I conclude with addressing myself in a very few words, first, to the parents of the other sex. You see what a heavy burden God and nature have laid upon the weaker of the two. You are bound in justice, in humanity, in gratitude, to alleviate it. To no purpose will the mother watch and toil, unless you co-operate. She has part of her reward in her very employment: her recompense will be complete if she obtain your approbation, and retain your affection. Has offence arisen, does calamity press, is the spirit ruffled, is her person changed? Reflect, she is the mother of thy child; perhaps she lost her looks, her health, it may be her spirits and temper, in doing the duty of a mother: she ought to be the more estimable in your eyes at least.
Let me next speak for a moment to ingenuous youth. Young man, superadded to all the other motives to virtue, if you feel not the force of this, you are lost indeed. There is a worthy woman in the world, who loves you as her own soul, who gave your first nourishment and instruction, who brought you into life at the risk of her own, to whom nothing that affects you can be a matter of indifference. She is jealous over you with a holy jealousy. If you tread in the ways of wisdom, how her heart will be satisfied within her; if you decline from the right path, if you become “a son of Belial,” you will rend her with severer pangs than those which she endured in bringing thee into the world. And can your heart permit you to plunge a dagger into the heart of your own mother! Who does not shudder at the thought of a parricide so detestable, so monstrous? For a mother’s sake, renounce that “covenant with death” retrace thy wandering steps, resume the reins of self-government, and return to real rest and joy.
+--
* [JOB A]:
Decide whether each statement agrees with the address on mothers, answering yes or no and quoting the deciding words: (i) the mother's recompense is complete if she gains the father's approbation and keeps his affection; (ii) the mother gave the young man his first nourishment and instruction; (iii) a son who strays causes his mother milder pangs than those of childbirth.
* [JOB B]:
Carry the address on mothers forward from its last sentence.
The data has nothing to do with the address on mothers.

* [GIVEN MATERIAL]:
+--
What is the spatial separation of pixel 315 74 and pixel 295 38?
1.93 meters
+--
* [TASK RESULT A]:
(i) Yes: "her recompense will be complete if she obtain your approbation, and retain your affection"
(ii) Yes: "who gave your first nourishment and instruction"
(iii) No: "you will rend her with severer pangs than those which she endured in bringing thee into the world"

* [TASK RESULT B]:
Young woman, let thine eyes be still toward the nurse, the guide, the comforter, the refuge of thy early years. Alleviate by partaking of the burdens and labors of her station; dissipate her solicitude; soothe her pains; give her cause to bless the day she bare thee. Trust in her as thy most prudent counsellor, as thy most assured friend, as thy most intelligent instructer. Do her good and not evil, all the days of thy life. Rise into usefulness, into importance, into respectability, by marking her footsteps, imbibing her spirit, following her example. A daughter unkind, undutiful, ungrateful to a mother, is of all monsters the most odious and disgusting. Youthful excellence is never more amiable and attractive, than when it seeks retreat and retirement under the maternal wing, and shrinking from the public eye, seeks its reward in a mother’s smile of approbation.